Le elezioni in Olanda
Si vota tra due settimane e a sorpresa i sondaggi danno favorito il candidato socialista, mentre la destra xenofoba ha perso consenso
In Olanda si vota il prossimo 12 settembre. Secondo le proiezioni di voto riportate in un articolo del settimanale britannico The Economist, Emile Roemer, il leader del Socialistische Partij (SP), il partito socialista, potrebbe riuscire ad ottenere 38 dei 150 seggi della Camera bassa. Nel frammentato panorama politico olandese, Roemer potrebbe essere il primo leader del SP nella storia del paese a formare un governo. Una situazione molto differente dalle ultime elezioni legislative del 2010, quando sotto i riflettori c’era Geert Wilders, il candidato del Partij voor de Vrijheid (PVV), una formazione di estrema destra, xenofoba ed euroscettica, che secondo i sondaggi non riuscirà a ottenere più di 15 seggi (nelle ultime elezioni, con 24 seggi, era il terzo partito olandese).
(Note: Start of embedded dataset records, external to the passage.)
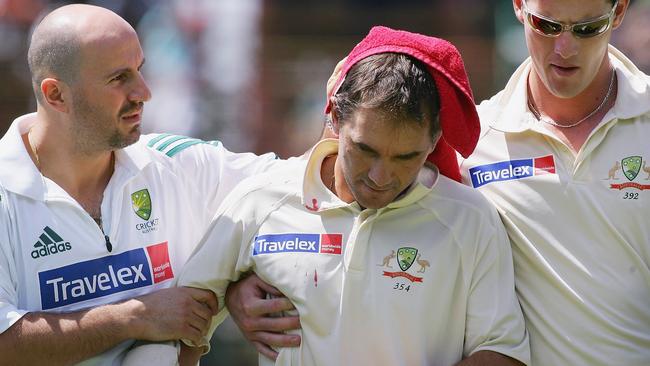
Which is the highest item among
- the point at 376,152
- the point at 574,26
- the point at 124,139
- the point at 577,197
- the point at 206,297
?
the point at 574,26

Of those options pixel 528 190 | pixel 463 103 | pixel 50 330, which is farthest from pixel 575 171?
pixel 50 330

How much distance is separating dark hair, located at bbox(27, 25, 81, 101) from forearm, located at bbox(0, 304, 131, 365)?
2.89ft

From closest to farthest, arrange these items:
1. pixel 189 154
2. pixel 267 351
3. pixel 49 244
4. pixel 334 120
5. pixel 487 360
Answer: pixel 487 360 → pixel 334 120 → pixel 267 351 → pixel 49 244 → pixel 189 154

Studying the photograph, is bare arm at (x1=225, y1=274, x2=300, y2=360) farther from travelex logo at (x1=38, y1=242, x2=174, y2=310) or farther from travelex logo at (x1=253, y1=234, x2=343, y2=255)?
travelex logo at (x1=38, y1=242, x2=174, y2=310)

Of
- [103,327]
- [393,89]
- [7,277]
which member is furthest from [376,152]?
[7,277]

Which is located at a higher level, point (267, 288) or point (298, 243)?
point (298, 243)

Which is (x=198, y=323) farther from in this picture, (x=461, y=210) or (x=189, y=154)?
(x=461, y=210)

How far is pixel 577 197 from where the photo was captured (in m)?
3.80

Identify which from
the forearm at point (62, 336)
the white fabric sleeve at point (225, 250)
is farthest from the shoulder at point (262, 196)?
the forearm at point (62, 336)

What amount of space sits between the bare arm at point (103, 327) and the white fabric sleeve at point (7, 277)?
0.09 ft

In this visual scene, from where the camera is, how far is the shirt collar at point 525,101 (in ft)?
12.7

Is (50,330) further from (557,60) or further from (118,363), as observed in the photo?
(557,60)

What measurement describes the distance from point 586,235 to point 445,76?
29.4 inches

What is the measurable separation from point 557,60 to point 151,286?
1.62m
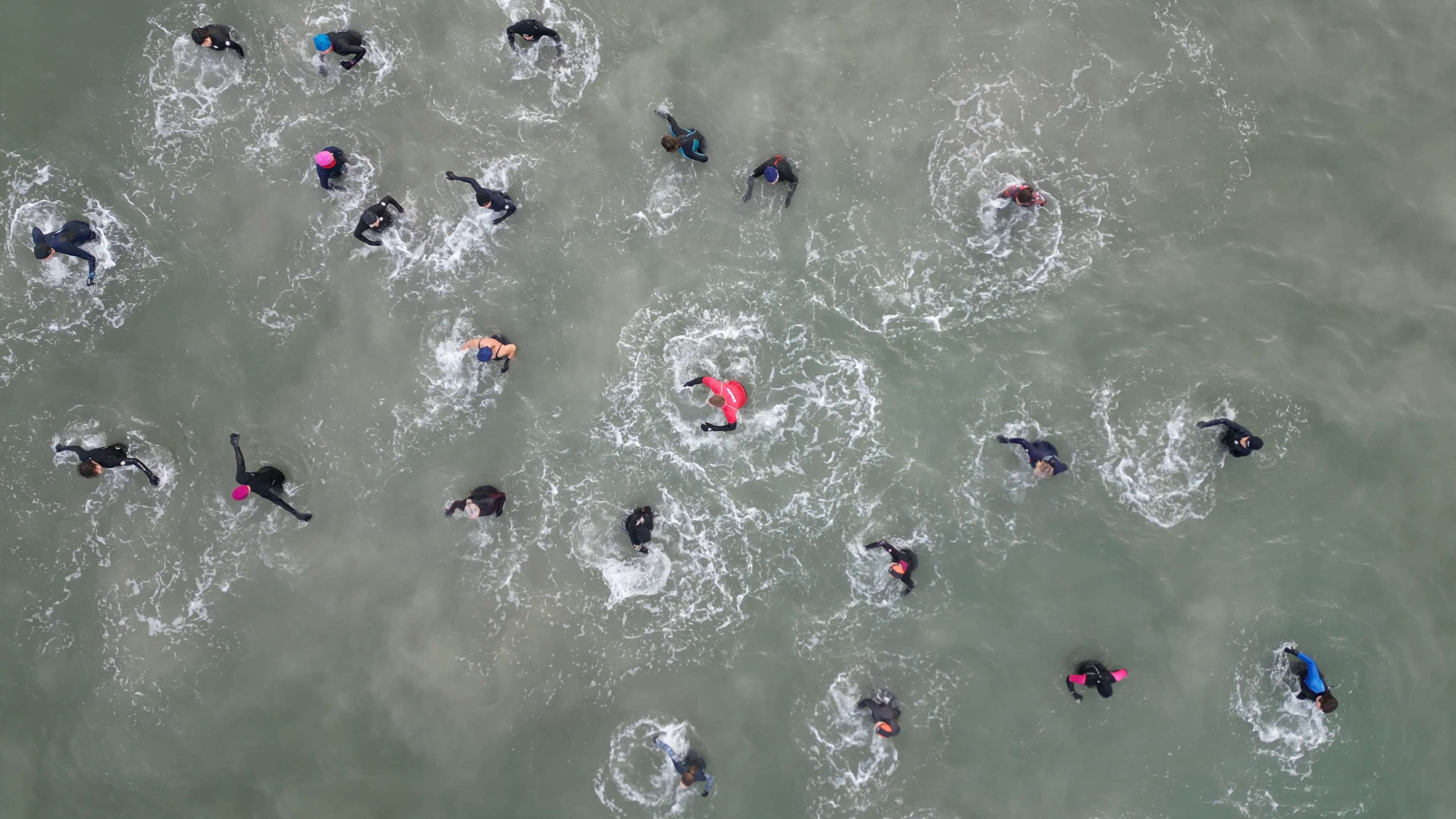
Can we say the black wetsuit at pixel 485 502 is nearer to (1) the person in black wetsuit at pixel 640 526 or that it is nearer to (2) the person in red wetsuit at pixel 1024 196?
(1) the person in black wetsuit at pixel 640 526

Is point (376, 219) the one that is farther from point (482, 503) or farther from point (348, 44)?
point (482, 503)

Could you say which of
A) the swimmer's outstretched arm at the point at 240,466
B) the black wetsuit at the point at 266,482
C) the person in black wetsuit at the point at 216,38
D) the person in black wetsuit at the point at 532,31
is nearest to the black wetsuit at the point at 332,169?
the person in black wetsuit at the point at 216,38

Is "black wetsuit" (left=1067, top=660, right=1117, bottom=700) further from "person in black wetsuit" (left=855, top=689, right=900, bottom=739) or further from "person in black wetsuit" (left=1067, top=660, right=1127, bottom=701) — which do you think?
"person in black wetsuit" (left=855, top=689, right=900, bottom=739)

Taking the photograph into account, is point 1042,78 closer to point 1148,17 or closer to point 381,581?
point 1148,17

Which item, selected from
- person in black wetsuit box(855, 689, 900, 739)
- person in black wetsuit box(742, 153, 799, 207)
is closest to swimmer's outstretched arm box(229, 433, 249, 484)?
person in black wetsuit box(742, 153, 799, 207)

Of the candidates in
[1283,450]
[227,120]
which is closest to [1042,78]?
[1283,450]
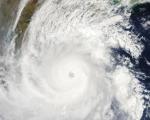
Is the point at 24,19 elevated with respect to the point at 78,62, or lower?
elevated

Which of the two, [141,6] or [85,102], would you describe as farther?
[141,6]

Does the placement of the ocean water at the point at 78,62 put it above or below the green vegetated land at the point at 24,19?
below

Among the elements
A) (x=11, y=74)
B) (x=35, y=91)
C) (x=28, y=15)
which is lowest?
(x=35, y=91)

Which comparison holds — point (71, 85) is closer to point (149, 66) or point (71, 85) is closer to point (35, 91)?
point (35, 91)

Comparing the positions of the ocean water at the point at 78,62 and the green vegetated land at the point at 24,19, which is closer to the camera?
the ocean water at the point at 78,62

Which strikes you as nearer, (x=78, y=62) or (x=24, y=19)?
(x=78, y=62)

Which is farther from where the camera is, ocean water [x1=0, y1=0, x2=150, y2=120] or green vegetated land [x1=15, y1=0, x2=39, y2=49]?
green vegetated land [x1=15, y1=0, x2=39, y2=49]

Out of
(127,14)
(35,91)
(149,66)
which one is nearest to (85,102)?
(35,91)

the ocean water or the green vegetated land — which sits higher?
the green vegetated land
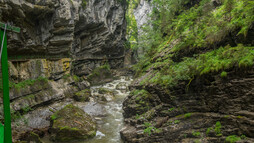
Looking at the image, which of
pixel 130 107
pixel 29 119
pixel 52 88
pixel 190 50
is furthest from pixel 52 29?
pixel 190 50

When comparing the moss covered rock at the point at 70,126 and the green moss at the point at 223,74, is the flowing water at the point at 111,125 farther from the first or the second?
the green moss at the point at 223,74

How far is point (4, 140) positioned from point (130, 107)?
7.62 meters

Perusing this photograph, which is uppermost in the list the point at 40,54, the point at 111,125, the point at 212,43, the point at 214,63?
the point at 40,54

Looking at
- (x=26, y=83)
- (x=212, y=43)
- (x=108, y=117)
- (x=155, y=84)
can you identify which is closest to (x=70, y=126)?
(x=108, y=117)

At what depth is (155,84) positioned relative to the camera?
9484 mm

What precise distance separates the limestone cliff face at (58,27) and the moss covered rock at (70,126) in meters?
8.61

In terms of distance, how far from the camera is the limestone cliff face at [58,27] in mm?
13483

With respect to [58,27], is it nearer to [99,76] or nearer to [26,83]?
[26,83]

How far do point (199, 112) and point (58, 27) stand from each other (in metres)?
16.6

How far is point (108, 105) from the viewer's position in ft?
53.1

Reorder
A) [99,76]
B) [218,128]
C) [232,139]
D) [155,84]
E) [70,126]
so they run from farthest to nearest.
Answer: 1. [99,76]
2. [70,126]
3. [155,84]
4. [218,128]
5. [232,139]

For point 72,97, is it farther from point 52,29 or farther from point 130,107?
point 130,107

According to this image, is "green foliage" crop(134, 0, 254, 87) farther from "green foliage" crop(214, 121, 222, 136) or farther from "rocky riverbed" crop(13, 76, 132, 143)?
"rocky riverbed" crop(13, 76, 132, 143)

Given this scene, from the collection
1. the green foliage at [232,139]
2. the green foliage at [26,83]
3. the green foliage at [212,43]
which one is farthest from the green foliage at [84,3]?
the green foliage at [232,139]
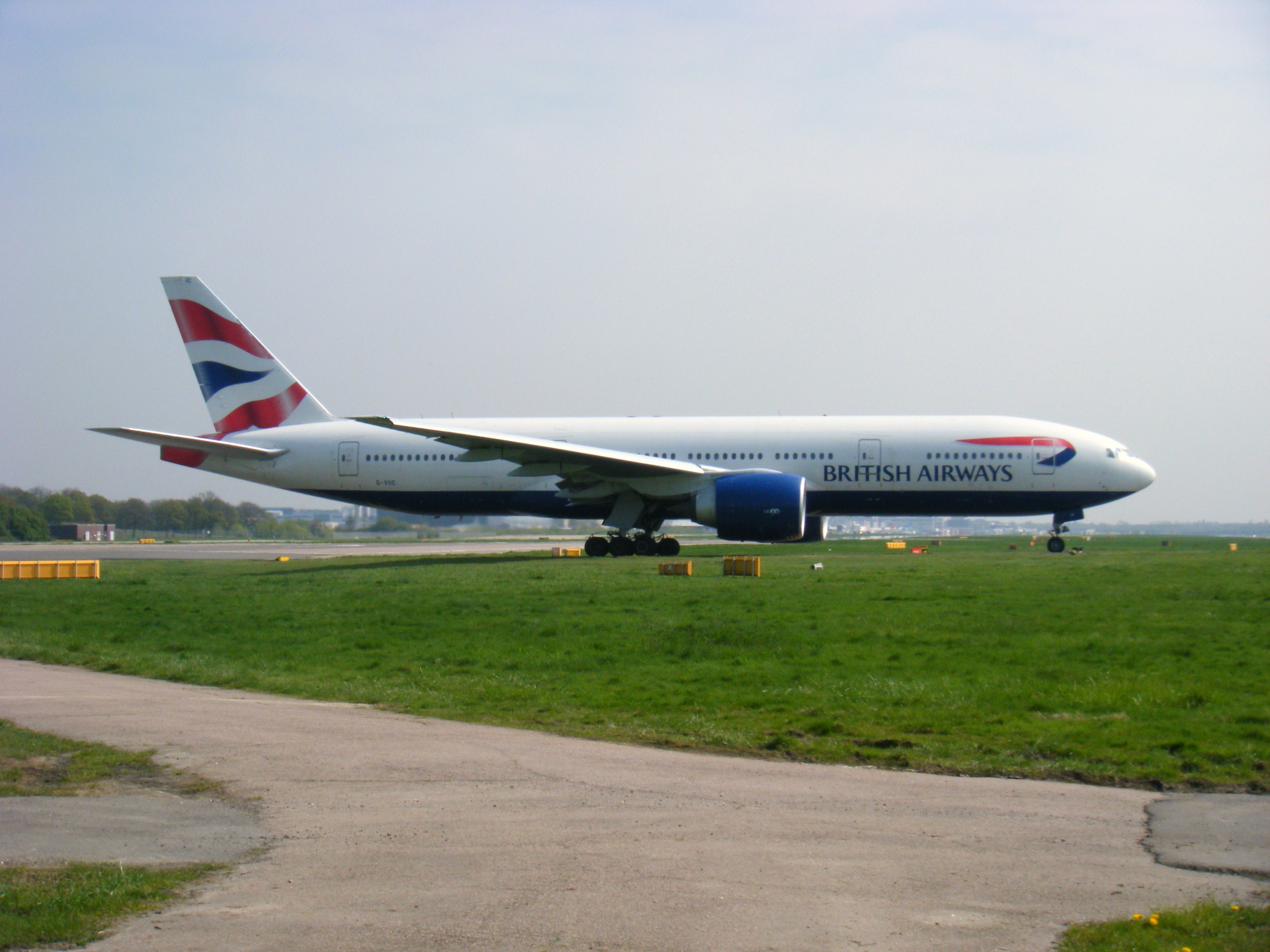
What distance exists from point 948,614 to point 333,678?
326 inches

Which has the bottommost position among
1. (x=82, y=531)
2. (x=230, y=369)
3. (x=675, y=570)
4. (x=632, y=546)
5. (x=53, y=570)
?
(x=53, y=570)

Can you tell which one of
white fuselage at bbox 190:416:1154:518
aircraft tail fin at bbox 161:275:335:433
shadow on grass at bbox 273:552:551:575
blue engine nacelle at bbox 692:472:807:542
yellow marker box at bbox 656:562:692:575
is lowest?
shadow on grass at bbox 273:552:551:575

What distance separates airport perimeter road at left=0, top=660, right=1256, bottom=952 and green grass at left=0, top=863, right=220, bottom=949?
18 cm

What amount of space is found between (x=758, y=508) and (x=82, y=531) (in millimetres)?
66173

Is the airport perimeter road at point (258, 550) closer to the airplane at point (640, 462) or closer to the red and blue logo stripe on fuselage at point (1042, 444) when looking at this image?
the airplane at point (640, 462)

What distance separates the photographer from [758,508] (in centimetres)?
2638

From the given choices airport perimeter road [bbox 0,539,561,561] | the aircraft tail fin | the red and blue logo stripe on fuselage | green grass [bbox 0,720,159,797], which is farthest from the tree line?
green grass [bbox 0,720,159,797]

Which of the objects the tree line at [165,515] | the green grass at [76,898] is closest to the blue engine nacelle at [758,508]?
the green grass at [76,898]

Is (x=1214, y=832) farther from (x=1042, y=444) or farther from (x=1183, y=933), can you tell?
(x=1042, y=444)

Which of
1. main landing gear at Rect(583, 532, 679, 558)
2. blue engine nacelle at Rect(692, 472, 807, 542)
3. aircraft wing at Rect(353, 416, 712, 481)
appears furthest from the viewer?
main landing gear at Rect(583, 532, 679, 558)

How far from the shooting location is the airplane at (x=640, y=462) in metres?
27.4

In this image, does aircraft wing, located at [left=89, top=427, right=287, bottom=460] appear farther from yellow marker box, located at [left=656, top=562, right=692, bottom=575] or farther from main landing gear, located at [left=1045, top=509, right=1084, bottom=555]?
main landing gear, located at [left=1045, top=509, right=1084, bottom=555]

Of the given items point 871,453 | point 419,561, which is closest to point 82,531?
point 419,561

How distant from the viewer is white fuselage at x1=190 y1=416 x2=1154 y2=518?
2892 cm
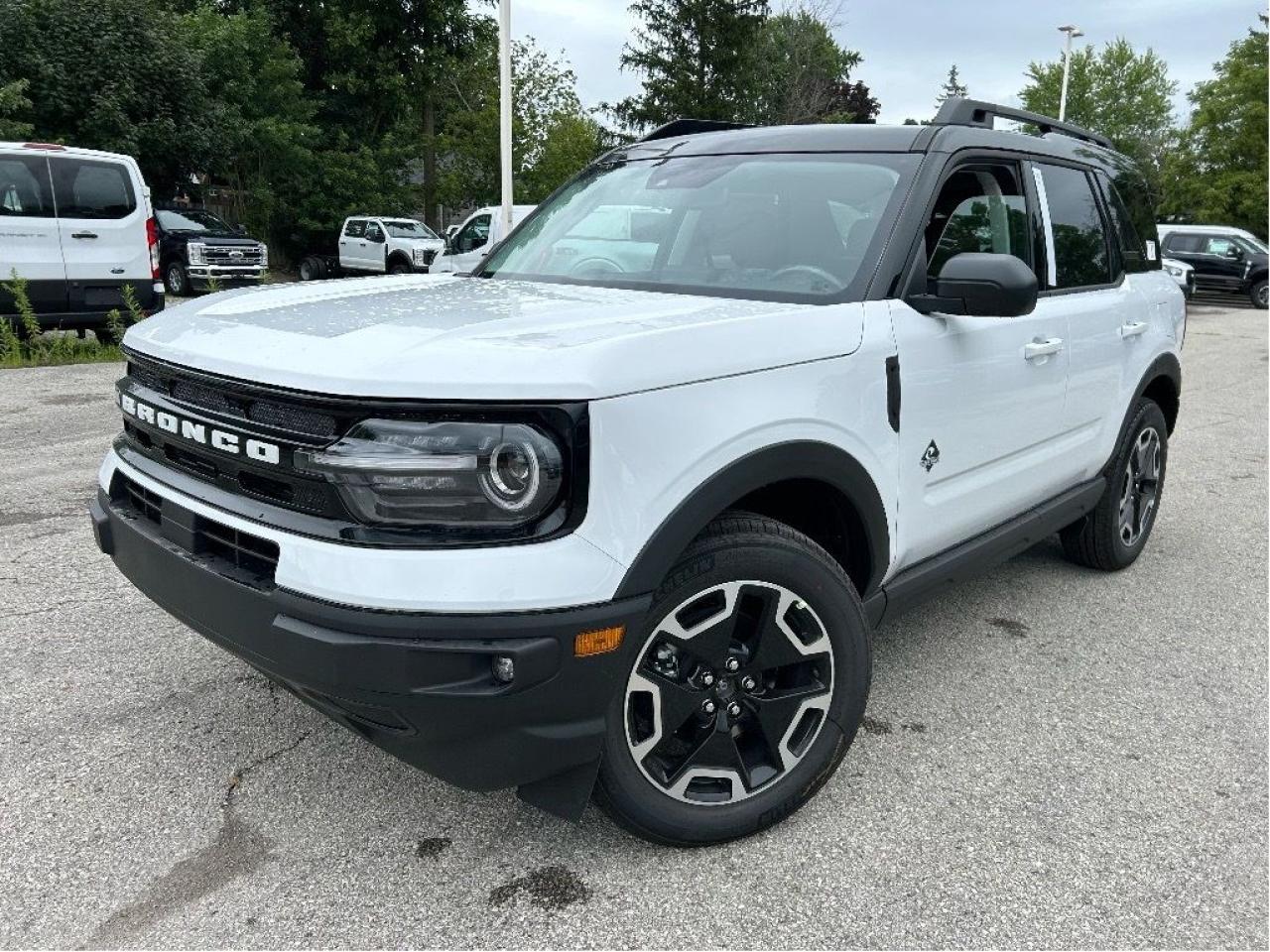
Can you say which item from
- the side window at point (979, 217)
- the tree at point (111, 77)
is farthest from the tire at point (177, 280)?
the side window at point (979, 217)

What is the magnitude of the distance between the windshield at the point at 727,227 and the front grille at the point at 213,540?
4.68ft

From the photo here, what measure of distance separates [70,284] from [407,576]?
964 cm

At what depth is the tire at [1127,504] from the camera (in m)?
4.31

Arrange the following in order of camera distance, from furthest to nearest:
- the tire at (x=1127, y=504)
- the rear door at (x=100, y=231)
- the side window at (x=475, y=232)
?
the side window at (x=475, y=232) < the rear door at (x=100, y=231) < the tire at (x=1127, y=504)

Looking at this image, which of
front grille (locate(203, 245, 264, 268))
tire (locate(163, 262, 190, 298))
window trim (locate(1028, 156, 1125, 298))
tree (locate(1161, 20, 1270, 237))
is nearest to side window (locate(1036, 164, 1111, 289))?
window trim (locate(1028, 156, 1125, 298))

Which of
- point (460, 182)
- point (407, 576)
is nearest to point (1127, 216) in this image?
point (407, 576)

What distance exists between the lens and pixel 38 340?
9.77 m

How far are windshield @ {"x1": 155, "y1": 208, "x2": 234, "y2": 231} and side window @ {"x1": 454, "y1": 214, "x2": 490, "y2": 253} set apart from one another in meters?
4.82

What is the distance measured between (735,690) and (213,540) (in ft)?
4.09

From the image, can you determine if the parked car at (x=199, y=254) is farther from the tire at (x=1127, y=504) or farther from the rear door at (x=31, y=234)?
the tire at (x=1127, y=504)

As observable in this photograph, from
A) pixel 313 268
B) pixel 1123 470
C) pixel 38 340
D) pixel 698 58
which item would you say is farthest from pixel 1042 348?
pixel 698 58

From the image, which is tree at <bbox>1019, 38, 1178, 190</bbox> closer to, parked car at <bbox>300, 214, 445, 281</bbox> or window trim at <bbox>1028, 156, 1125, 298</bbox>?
parked car at <bbox>300, 214, 445, 281</bbox>

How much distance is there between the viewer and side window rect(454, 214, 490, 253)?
17.9 m

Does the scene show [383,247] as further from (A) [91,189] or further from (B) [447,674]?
(B) [447,674]
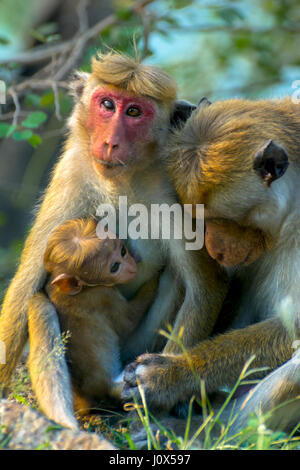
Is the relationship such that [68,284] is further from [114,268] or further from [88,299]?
[114,268]

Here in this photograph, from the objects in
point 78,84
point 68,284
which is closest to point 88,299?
point 68,284

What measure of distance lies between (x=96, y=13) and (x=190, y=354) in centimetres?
655

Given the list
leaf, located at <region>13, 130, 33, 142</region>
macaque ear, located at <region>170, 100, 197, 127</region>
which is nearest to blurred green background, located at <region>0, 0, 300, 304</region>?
leaf, located at <region>13, 130, 33, 142</region>

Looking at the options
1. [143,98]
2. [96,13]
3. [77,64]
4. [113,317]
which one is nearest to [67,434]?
[113,317]

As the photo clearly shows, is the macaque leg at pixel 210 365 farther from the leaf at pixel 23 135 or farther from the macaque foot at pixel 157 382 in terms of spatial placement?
the leaf at pixel 23 135

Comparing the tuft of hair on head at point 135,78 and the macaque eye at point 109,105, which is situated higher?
the tuft of hair on head at point 135,78

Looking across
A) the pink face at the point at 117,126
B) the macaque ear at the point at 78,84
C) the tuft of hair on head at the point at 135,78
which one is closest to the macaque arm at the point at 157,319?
the pink face at the point at 117,126

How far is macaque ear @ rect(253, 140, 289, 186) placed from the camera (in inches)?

I sondaggi indicano un testa a testa tra SP e il Volkspartij voor Vrijheid en Democratie (VVD), il Partito popolare per la libertà e la democrazia, di centro destra, che nelle elezioni del 2010 ritornò ad essere il primo partito politico del paese. Il programma politico di Roemer, descritto come un uomo «eternamente sorridente», risponde ai timori degli elettori: promette di salvaguardare lo stato sociale, non è contro l’Unione europea e nemmeno contro l’euro, ma si oppone a ogni manovra finanziaria eccessivamente severa, soprattutto per quel che riguarda prestiti ai paesi europei in crisi.
Maurice de Hond, un esperto politico intervistato dall’Economist, ha detto di aver previsto da tempo che il SP avrebbe potuto avere un grande rilievo in queste elezioni: «Il partito di Roemer è diventato il centro della democrazia sociale. Si è opposto alla privatizzazione delle ferrovie e dell’energia e attaccando le banche come responsabili della crisi finanziarie. Gli elettori credono che la destra al governo abbia sbagliato, e visto che il partito socialista non è mai stato al potere, sono disposti a dargli una possibilità».
André Krouwel, un politologo dell’università di Amsterdam intervistato dal Financial Times, sostiene che le politiche anti-immigrazione che hanno reso popolare il partito di estrema destra di Wilders non interessino più agli elettori, che in questo momento sono concentrati sulla questione finanziaria. Wilders promette di trascinare l’Olanda fuori dall’Unione europea e abbandonare la moneta unica, ma dopo la crisi di governo dell’aprile scorso ha perso la fiducia dei suoi sostenitori. In molti, riporta il Financial Times, si chiedono perché abbia aspettato che la manovra di bilancio messa a punto dal passato governo fosse quasi completa per ritirarsi e definire i tagli “un diktat di Bruxelles”.
Sempre secondo i sondaggi, sembra infatti che un numero considerevole di elettori del partito socialista appena due anni fa abbia votato il partito di estrema destra di Wilders. Fu proprio il PVV a negare il suo appoggio all’approvazione di una manovra da 16 miliardi di euro, ritenuta fondamentale dal partito dell’ex premier Mark Rutte per rientrare nel limite del 3 per cento nel rapporto deficit/PIL, tetto fissato dall’Europa e fortemente voluto proprio dall’Olanda. In seguito alla crisi di governo che ne seguì, Rutte decise di presentare le dimissioni.